══ Dataset records ══
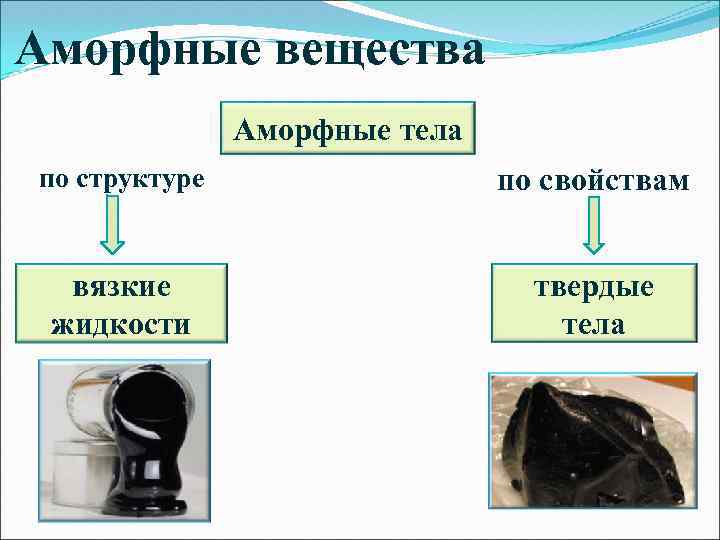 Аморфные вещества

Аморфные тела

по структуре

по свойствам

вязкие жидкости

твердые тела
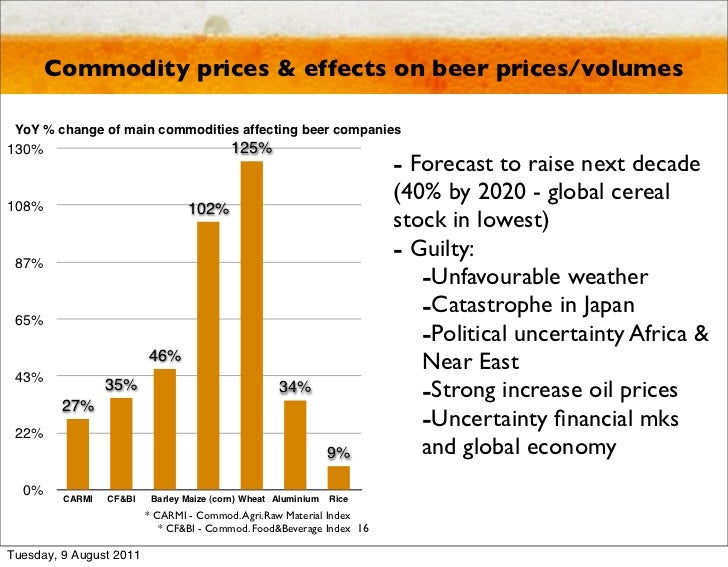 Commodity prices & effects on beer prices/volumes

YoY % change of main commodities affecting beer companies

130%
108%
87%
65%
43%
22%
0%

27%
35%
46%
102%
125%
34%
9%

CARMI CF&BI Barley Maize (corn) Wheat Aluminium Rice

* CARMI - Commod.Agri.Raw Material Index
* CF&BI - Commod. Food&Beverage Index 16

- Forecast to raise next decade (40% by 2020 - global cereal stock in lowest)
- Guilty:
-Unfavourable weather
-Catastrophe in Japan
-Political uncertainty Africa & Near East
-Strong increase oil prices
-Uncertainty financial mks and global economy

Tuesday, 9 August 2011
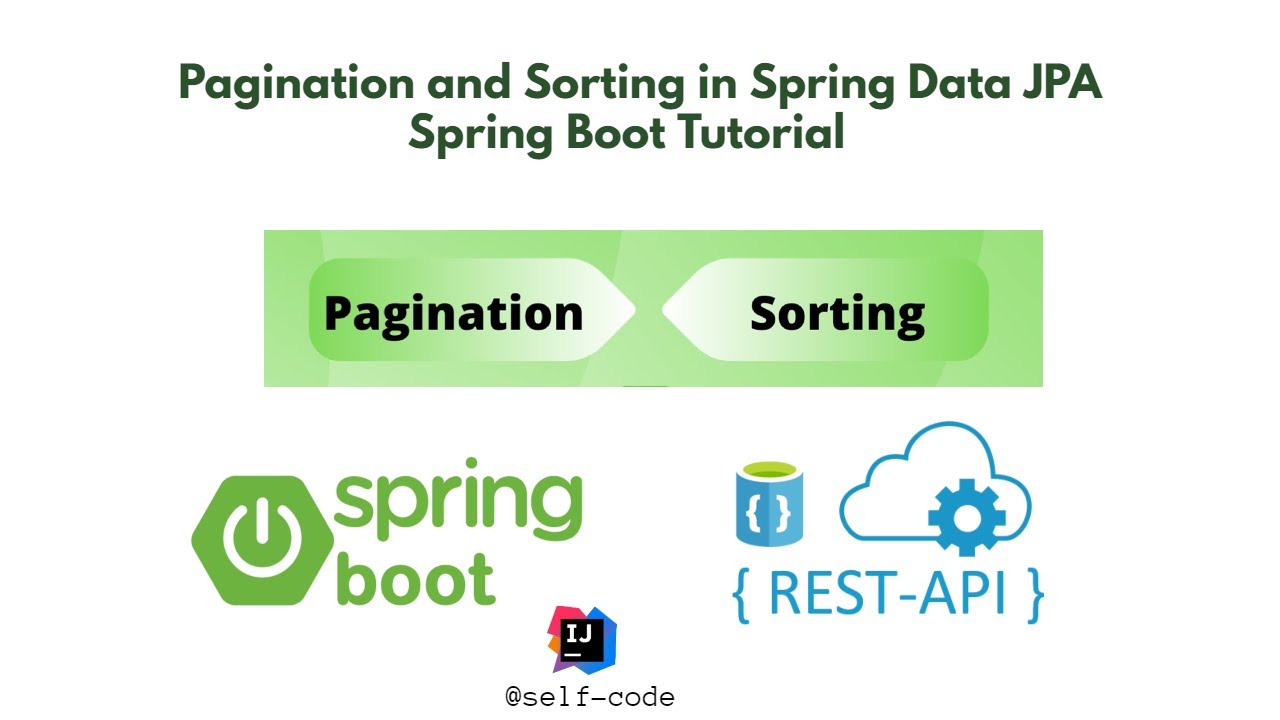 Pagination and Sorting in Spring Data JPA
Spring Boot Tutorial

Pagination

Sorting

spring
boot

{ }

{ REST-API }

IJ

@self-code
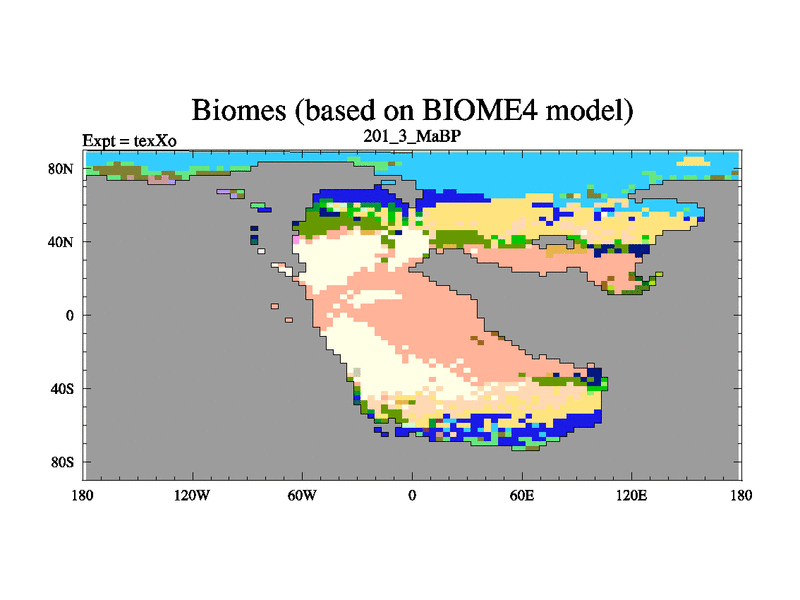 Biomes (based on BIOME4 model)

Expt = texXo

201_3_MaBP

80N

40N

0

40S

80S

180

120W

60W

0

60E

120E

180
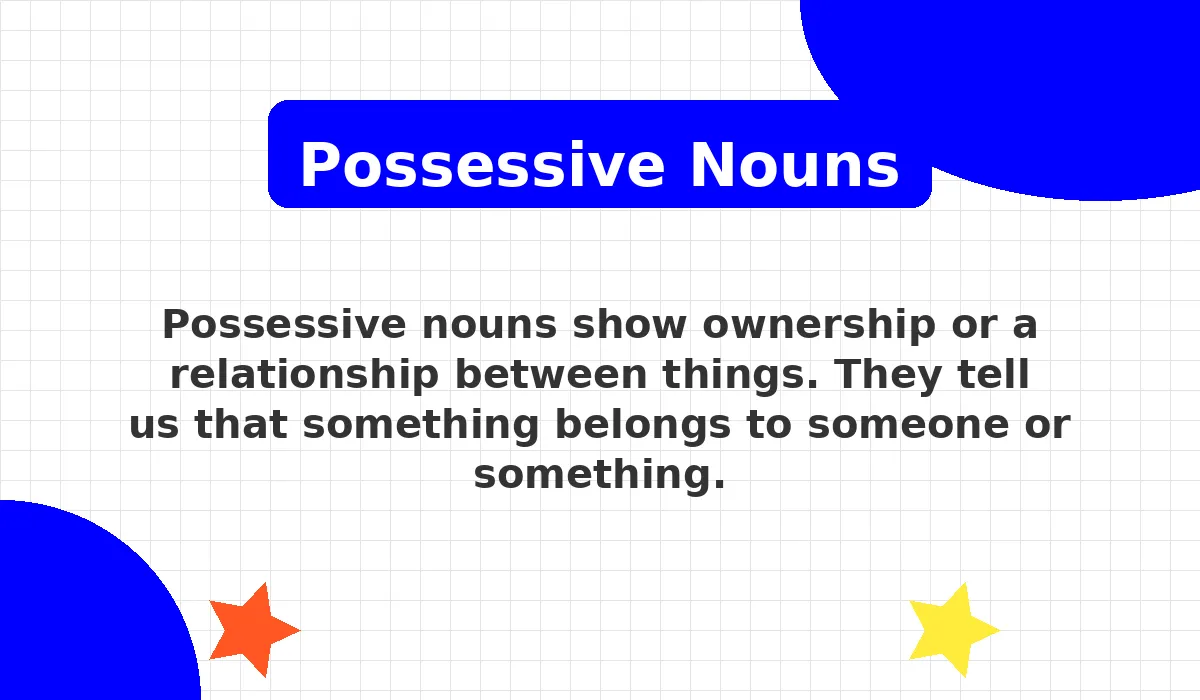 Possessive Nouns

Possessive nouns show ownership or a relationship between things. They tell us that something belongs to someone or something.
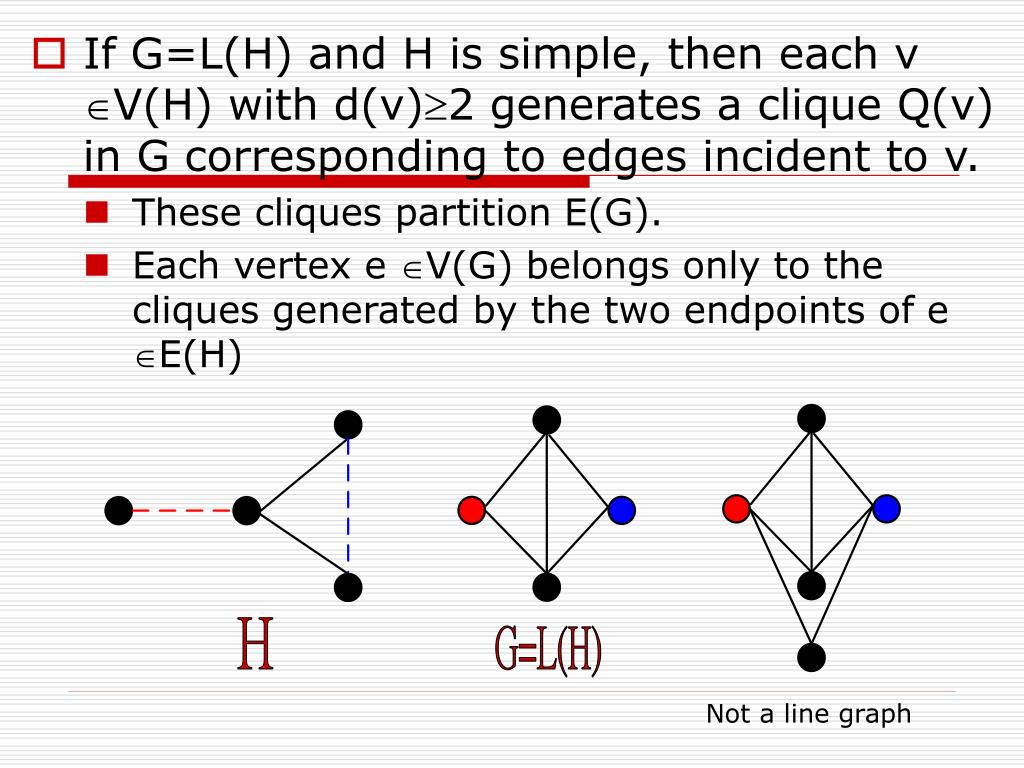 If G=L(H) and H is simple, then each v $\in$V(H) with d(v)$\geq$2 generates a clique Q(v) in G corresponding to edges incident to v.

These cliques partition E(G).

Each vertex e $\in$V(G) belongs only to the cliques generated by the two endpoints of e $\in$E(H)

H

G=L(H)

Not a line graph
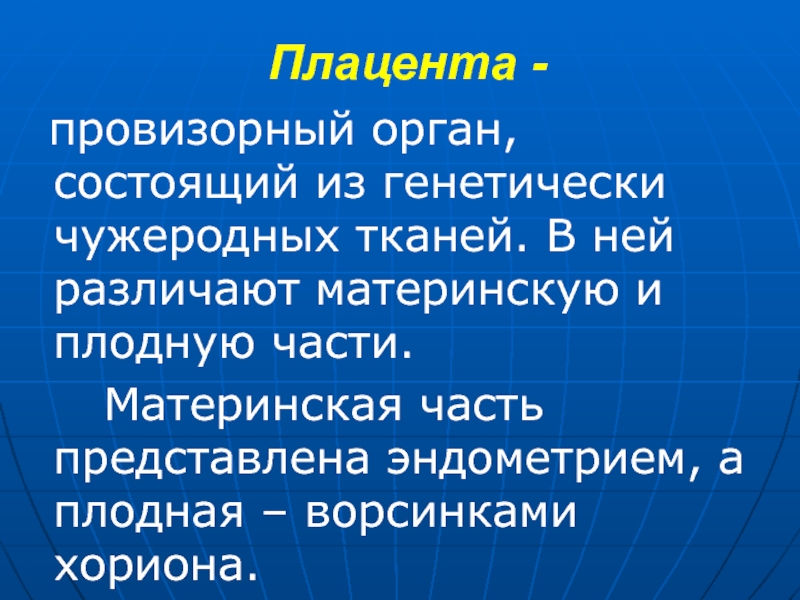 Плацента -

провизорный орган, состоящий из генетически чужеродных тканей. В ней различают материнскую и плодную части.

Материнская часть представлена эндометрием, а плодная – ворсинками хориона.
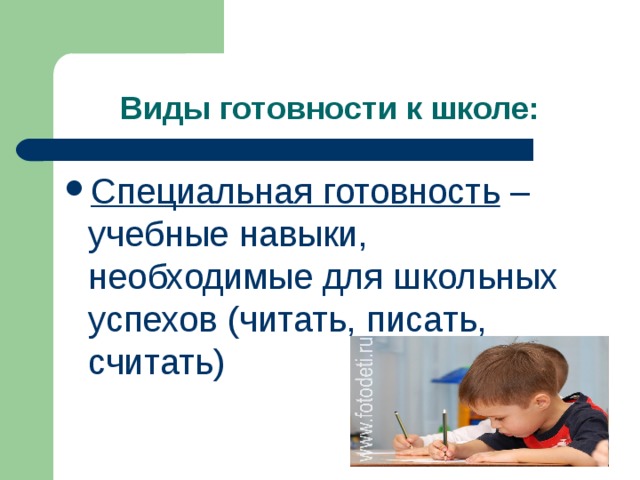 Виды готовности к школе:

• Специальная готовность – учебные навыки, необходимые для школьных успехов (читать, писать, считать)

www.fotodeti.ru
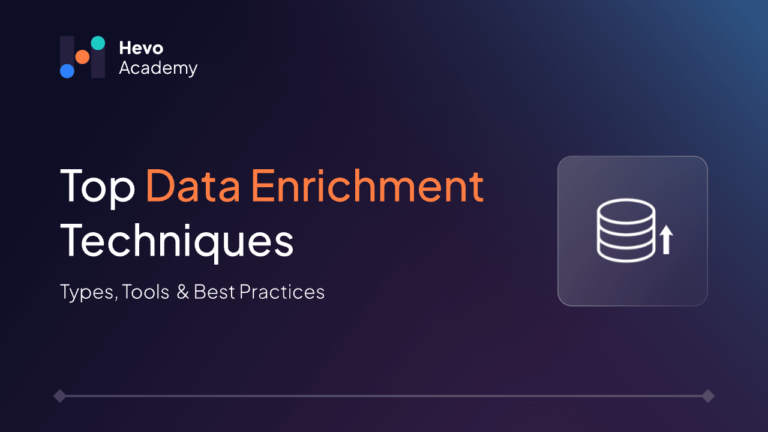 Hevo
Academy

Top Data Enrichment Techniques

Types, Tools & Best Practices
═══
:: Problem statement ::
Return every line of the listing that has the word "Index" in it.

:: Your response ::
* CARMI - Commod.Agri.Raw Material Index
* CF&BI - Commod. Food&Beverage Index 16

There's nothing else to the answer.